Text block:
= Sabrina Butler =

American death row exoneree
Sabrina Butler (born 1971) is a Mississippi woman and former death row inmate who was acquitted at a retrial after being convicted as a teenager for the alleged murder and child abuse of her nine-month-old son, Walter Dean Butler.

== Background ==
At the time of Walter's death, Butler had two children. She lost custody of her older child for abusing them. The jury was not informed of this.

==Death of baby==
On April 11, 1989, 18-year-old Sabrina Butler rushed her nine-month-old son, Walter Dean Butler, to the hospital after he suddenly stopped breathing. Doctors had attempted to resuscitate the child for thirty minutes, but failed, and Sabrina's baby died the same day. Sabrina told the police and medical personnel that she had left her son with a babysitter named Ester Hollis. Sabrina said Hollis's son later told her that her son had stopped breathing. She then went to Hollis, who took 10 to 15 minutes to answer, after which she took her son to the hospital. The police then proceeded to the apartment complex where Sabrina lived to interview any potential witnesses, and to locate Ester Hollis. After a thorough check of other apartments, it was discovered that Ester Hollis did not exist and had been fabricated by Sabrina.

As a result of her lies, the police came to suspect that Sabrina had murdered her son. Sabrina was interviewed later at the morgue. Sabrina said she had lied out of fear and that everything was better now since she was going to be with her son.

Exercise aim: Go on with the Sabrina Butler article from the point where it stops. The material that comes next is not needed for anything here.

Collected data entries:
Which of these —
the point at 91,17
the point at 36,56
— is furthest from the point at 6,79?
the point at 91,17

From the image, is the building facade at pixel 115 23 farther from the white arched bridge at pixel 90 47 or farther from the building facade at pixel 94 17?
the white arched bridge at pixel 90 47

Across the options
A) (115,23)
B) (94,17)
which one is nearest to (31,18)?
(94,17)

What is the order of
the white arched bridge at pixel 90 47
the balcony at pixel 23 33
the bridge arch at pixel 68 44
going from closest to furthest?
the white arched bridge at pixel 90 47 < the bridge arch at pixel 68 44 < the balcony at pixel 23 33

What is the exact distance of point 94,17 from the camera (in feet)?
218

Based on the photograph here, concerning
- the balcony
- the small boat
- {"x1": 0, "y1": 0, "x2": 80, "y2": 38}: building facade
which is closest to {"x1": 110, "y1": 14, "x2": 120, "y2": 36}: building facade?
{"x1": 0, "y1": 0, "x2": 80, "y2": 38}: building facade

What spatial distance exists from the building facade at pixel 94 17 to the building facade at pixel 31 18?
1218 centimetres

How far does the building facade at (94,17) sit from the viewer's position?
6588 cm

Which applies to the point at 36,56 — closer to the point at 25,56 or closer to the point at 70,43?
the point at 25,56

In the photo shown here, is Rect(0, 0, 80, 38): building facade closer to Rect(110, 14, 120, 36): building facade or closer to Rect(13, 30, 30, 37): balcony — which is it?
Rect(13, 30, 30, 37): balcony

--

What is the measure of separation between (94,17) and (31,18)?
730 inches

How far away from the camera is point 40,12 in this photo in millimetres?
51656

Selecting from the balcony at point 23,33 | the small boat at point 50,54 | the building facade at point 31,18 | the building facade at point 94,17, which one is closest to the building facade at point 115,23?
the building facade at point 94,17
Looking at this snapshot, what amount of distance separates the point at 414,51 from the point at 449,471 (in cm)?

Written response:
Sabrina drew further suspicion after giving numerous conflicting statements to the police, including at least one version in which she admitted punching her son once in the stomach when he was crying.

==Trial==
Sabrina's murder trial commenced on March 8, 1990. At the trial, prosecutors sought to prove that Sabrina's account of the events leading to her son's death were false, and that she had inflicted the fatal wounds intentionally. Sabrina did not testify at her trial. In 1990, she was convicted of capital murder and child abuse and sentenced to death. Sabrina became the only woman on Mississippi's death row.

==Appeal==
Following her conviction, Sabrina filed an appeal with the Supreme Court of Mississippi on several bases. The courts reversed and remanded her convictions on August 26, 1992. The basis for the decision was that the prosecution had called out Sabrina's decision to not testify, thus violating her right to remain silent.

==Retrial==
In 1995, Sabrina Butler's case went to retrial. By this time, more evidence emerged that Sabrina may have not murdered her son. At the trial, one of Sabrina's neighbors had come forward with evidence that corroborated her account: she attempted to administer CPR to her son. In addition, the medical examiner changed his opinion about Walter's cause of death, which he now believed occurred due to a kidney malady. However, no definitive cause of death was ever established.

One of Sabrina's appellate attorneys, Clive Stafford Smith, believed there had been a rush to judgment in the case, but conceded that he "doesn't know what the truth is." Her co-counsel, Robert McDuff, indicated that, at best, the case should have been prosecuted as manslaughter. He believed that Sabrina had been overcharged, causing the jury to distrust the prosecution's case.

On December 17, 1995, Sabrina was acquitted and released from custody. The jury foreperson indicated that they weren't fully convinced of Sabrina's innocence, but did have reasonable doubt.

==Today==
When Sabrina was acquitted of murder, she had spent more than five years in prison and thirty-three months on death row. She is the first of two women in the United States to be exonerated from death row, the other being Debra Milke in Arizona.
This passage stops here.